The Wonderful World of Heterogeneous Computing

There was once the promise of OpenCL, that all code written against the specification is able to run on any device capable of running OpenCL code. However, I was bitten by NVIDIA’s particular implementation and lost almost two full days on figuring out what was the cause for a bug in our system.

After unsuccessful hours of tinkering with our own software, I thought the problem might have to do with our heterogeneous system (at least in terms of different GPUs: one GTX 680 and eight GTX 590s). I tried to replicate the bug with a SSCCE, that is now available at GitHub. When calling the regression tool, you can specify the range of GPUs you want to include in the cl_context.

So, for the first GTX 680 I got:

$ ./build/check --first=0 --last=0
# Platform: OpenCL 1.1 CUDA 5.0.1
# Device 0: GeForce GTX 680
Creating kernel `two_const_params`: OK
Creating kernel `three_const_params`: OK
Creating kernel `two_local_params`: OK
Creating kernel `three_local_params`: OK
Creating kernel `two_global_params`: OK
Creating kernel `three_global_params`: OK

Everything is fine. So let’s see what the eight GTX 580s do:

$ ./build/check --first=1 --last=8
# Platform: OpenCL 1.1 CUDA 5.0.1
# Device 0: GeForce GTX 590
  ...
# Device 7: GeForce GTX 590
Creating kernel `two_const_params`: OK
Creating kernel `three_const_params`: OK
Creating kernel `two_local_params`: OK
Creating kernel `three_local_params`: OK
Creating kernel `two_global_params`: OK
Creating kernel `three_global_params`: OK

Again, no problems. Now, if I combine the GTX 680 with the first GTX 590, I get this:

./build/check --first=0 --last=1
# Platform: OpenCL 1.1 CUDA 5.0.1
# Device 0: GeForce GTX 680
# Device 1: GeForce GTX 590
Creating kernel `two_const_params`: OK
Creating kernel `three_const_params`: Error: CL_INVALID_KERNEL_DEFINITION
Creating kernel `two_local_params`: OK
Creating kernel `three_local_params`: Error: CL_INVALID_KERNEL_DEFINITION
Creating kernel `two_global_params`: OK
Creating kernel `three_global_params`: OK

This is the problem I experienced and as you can see, it turned out that the combination of a GTX 590 with a GTX 680 and kernels with more than two __constant parameters triggered the bug.

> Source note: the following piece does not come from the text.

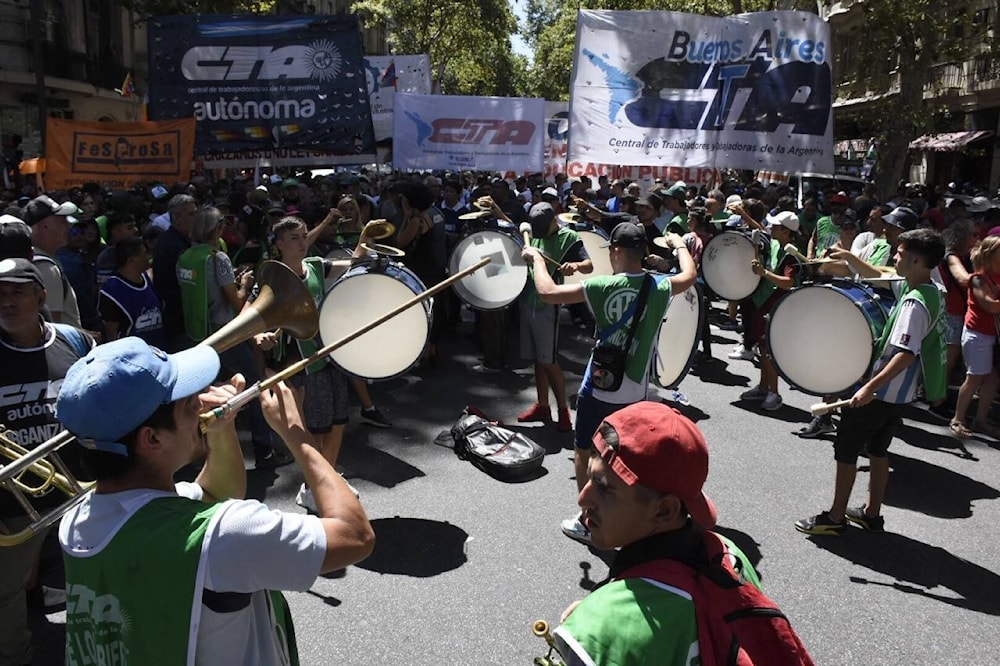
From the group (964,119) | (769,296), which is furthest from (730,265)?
(964,119)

As you can imagine, it was tricky to find the cause: On my system (two GTX 580s) I never had any problems regardless of the number of __constant parameters. There were also no problems on our development compute server, that has six GTX 580s. Moreover the error code returned by the system was not helpful at all. It merely says that clCreateKernel() returns CL_INVALID_KERNEL_DEFINITION if

the function definition for __kernel function given by [the] kernel name such as the number of arguments, the argument types are not the same for all devices for which the program executable has been built.

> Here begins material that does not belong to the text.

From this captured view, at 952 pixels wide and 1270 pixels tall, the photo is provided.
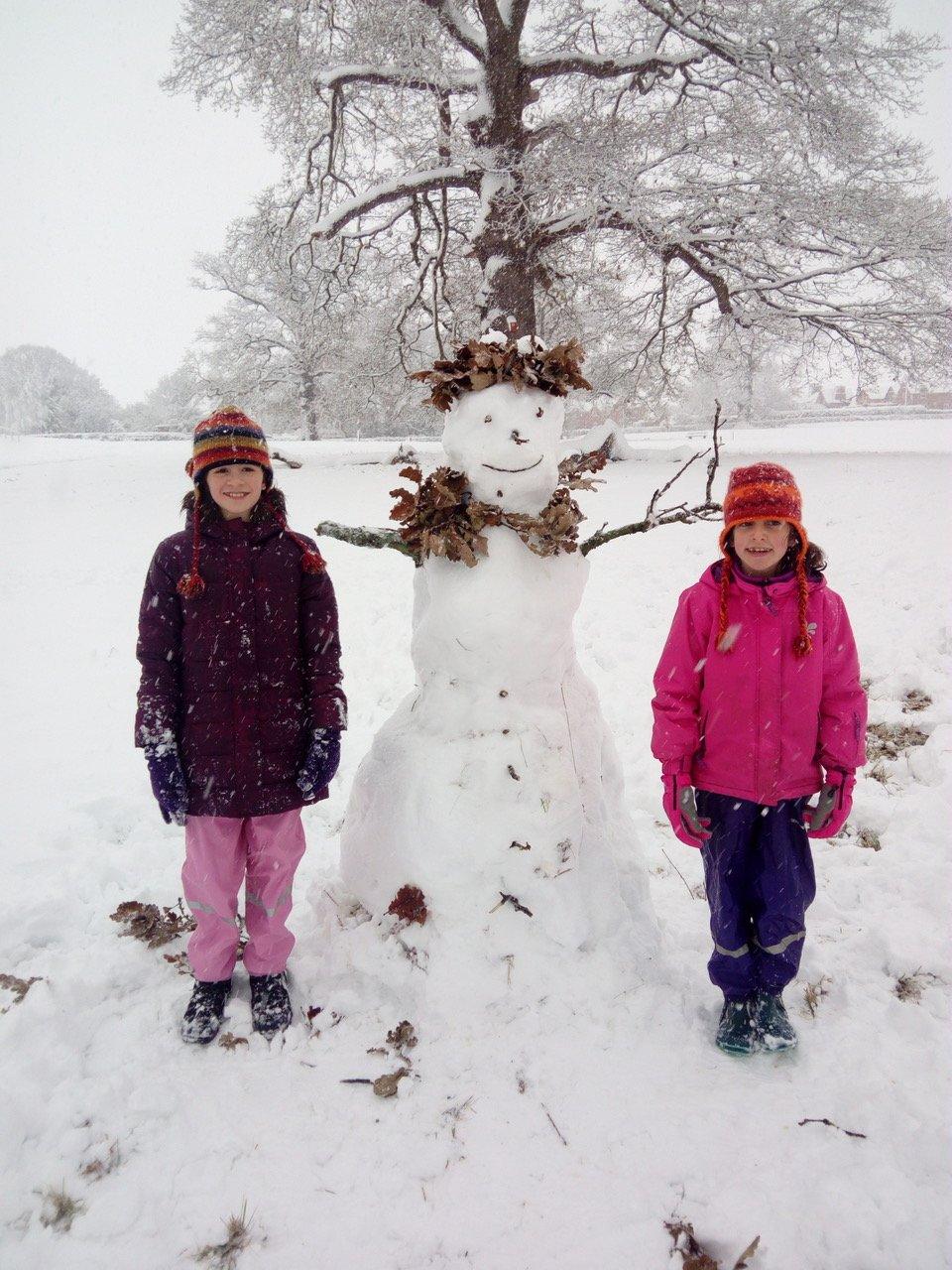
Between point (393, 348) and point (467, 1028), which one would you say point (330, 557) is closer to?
point (467, 1028)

This is not case here. In fact, the error code is misleading as we always built the kernels for all devices in one go, without changing the kernel function signature for different devices.

Now, the real tragedy is, that one of my colleagues changed the GPUs on our production compute server, without telling me and without running any regression tests. Although this is not the cause of the bug, it really helped not to detect it in the first place.

At the end of the day, I can just give you the advice to never trust the implementation of a specification and to keep an eye on a changing environment, be it hardware or software dependencies. Nevertheless, I hope this tool will be helpful for others to check their particular environment.